Fig 1.
MLH1 is frequently disrupted by splicing mutations.
A. Disease coding mutations in exons 4, 5, 7, 8 and 15 of MLH1 were analyzed with MaPSy. While none of the mutations in exons 4, 5 and 7 (blue bars) were found to disrupt splicing, almost all of the mutations tested in exons 8 and 15 (red bars) significantly altered splicing (100% and 71%, respectively). B. Splicing efficiency of wildtype (blue) and mutant (red) alleles that were tested with MaPSy in exons 8 and 15 of MLH1.
Fig 2.
MLH1 ESM affect different stages of spliceosome assembly.
The percentages of mutant mRNA retained in each stage of the assembly relative to wildtype mRNA are shown for all ESM that were identified in MLH1 exon 8 and 15. The majority of ESM were blocked in the transition from A and B complex. Two of the ESM (CM082944 and CM04546) in exon 8 also slowed down the final transesterification reactions to yield spliced mRNA and the lariat.
Fig 3.
Non-uniform distribution of splicing mutations across disease genes.
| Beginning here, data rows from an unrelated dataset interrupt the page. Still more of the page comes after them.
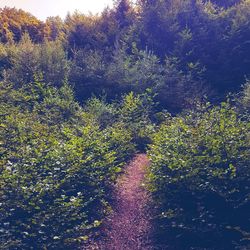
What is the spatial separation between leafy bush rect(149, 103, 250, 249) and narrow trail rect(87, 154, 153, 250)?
0.39 m

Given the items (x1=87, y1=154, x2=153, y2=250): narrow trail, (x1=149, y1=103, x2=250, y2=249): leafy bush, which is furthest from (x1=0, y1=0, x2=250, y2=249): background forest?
(x1=87, y1=154, x2=153, y2=250): narrow trail

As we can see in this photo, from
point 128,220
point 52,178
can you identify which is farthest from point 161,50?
point 52,178

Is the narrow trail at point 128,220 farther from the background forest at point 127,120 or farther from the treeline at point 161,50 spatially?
the treeline at point 161,50

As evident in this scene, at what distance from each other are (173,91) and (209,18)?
410 centimetres

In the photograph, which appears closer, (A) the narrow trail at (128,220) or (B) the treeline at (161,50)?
(A) the narrow trail at (128,220)

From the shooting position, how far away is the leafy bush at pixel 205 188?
520 cm

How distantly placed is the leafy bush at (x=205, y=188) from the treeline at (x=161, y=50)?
4875mm

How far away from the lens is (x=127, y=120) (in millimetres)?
9781

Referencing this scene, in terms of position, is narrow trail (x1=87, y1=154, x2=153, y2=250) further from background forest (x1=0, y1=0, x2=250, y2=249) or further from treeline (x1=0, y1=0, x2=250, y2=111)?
treeline (x1=0, y1=0, x2=250, y2=111)

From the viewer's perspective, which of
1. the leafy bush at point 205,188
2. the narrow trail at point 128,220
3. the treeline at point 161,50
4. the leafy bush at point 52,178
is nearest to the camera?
the leafy bush at point 52,178

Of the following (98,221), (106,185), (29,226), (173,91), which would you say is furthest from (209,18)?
(29,226)

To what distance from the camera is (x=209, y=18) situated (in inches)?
524

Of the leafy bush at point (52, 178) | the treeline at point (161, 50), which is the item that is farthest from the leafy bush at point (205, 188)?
the treeline at point (161, 50)

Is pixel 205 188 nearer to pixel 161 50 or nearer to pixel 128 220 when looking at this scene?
pixel 128 220
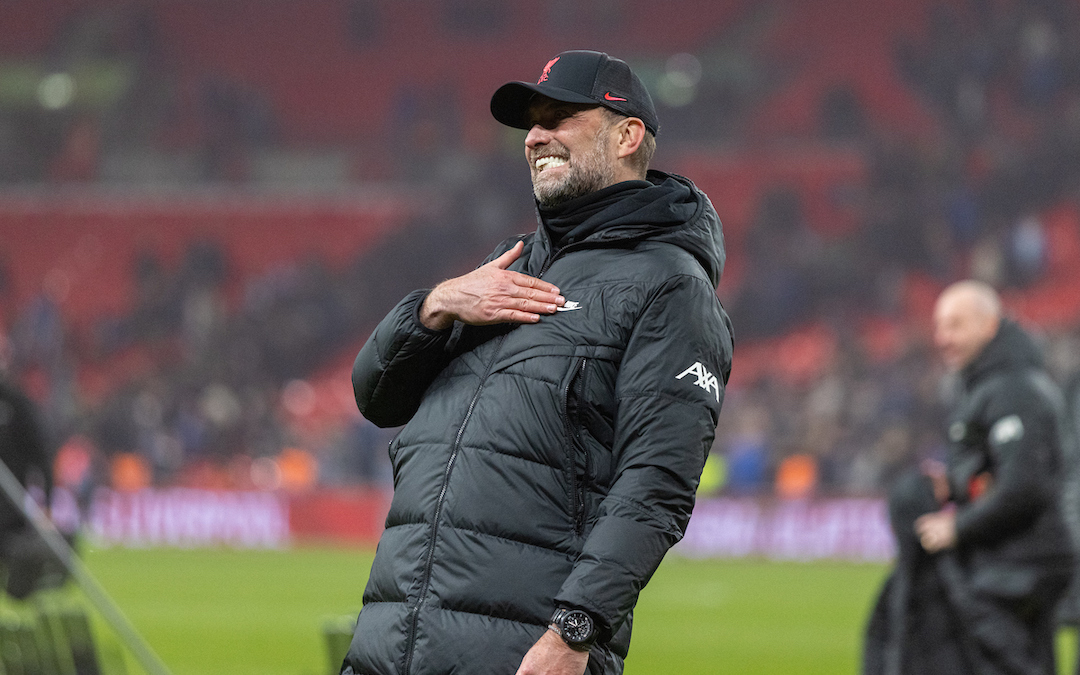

A. SSM versus all exonic mutations in the HGMD with regions of 99.9% confidence interval shown in gray. Genes with more, expected, and less SSM are shown in red (Upper), blue (Expected), and green (Lower), respectively. Location of MLH1, MSH2, and PMS2 are highlighted and labeled. B. Percent ESM of total mutations tested using MaPSy in each category. C. Due to the inability of MaPSy to observe mutant-specific exon skipping events (as a result of the identical flanking exons), ESMs found in MLH1, BRCA1, and OPA1 were validated as individual wildtype and mutant minigene constructs. All three mutant constructs showed exon skipping events, which were not shown in wildtype constructs.
Fig 4.
Enrichment of cancer genes in SSM-prone genes.
A. SSM versus all exonic mutations in the HGMD with regions of 99.9% confidence interval shown in gray. COSMIC cancer genes are highlighted in Red. MLH1, BRCA1, BRCA2, and NF1 are highlighted and labeled. B-C. Average percent of SSM or ESM in cancer genes versus non-cancer genes reported in HGMD. D. Average HI score of cancer genes in Upper, Expected, and Lower categories of genes.
Fig 5.
Random forest classification and prediction of SSM-prone genes.
A. The order of variable importance by mean decease in accuracy for SSM-prone genes versus genes with an expected number of SSM. The directions that associate with SSM-prone genes are indicated, positive directions are green, and negative directions are red. B. Classification performance of the random forest models and the logistic regression models was calculated as the area under the curve (AUC) in receiver operating characteristic (ROC) analysis. C. Scheme of random forest classification on all genomic genes. D. Average proportion of low frequency ExAC splice-site variants per splice-site in predicted SSM-prone genes (probability: 0.60–0.86) versus genes not predicted to be SSM-prone (P = 6.1043e-18, Mann-Whitney). E. Common variants are depleted from the category of variants that cause loss of splice-site signal at the 5′ splice-site (upper plot). Rare variants are enriched in the range of the splice site signal scores that abolish 5′ splice-site recognition (lower plot).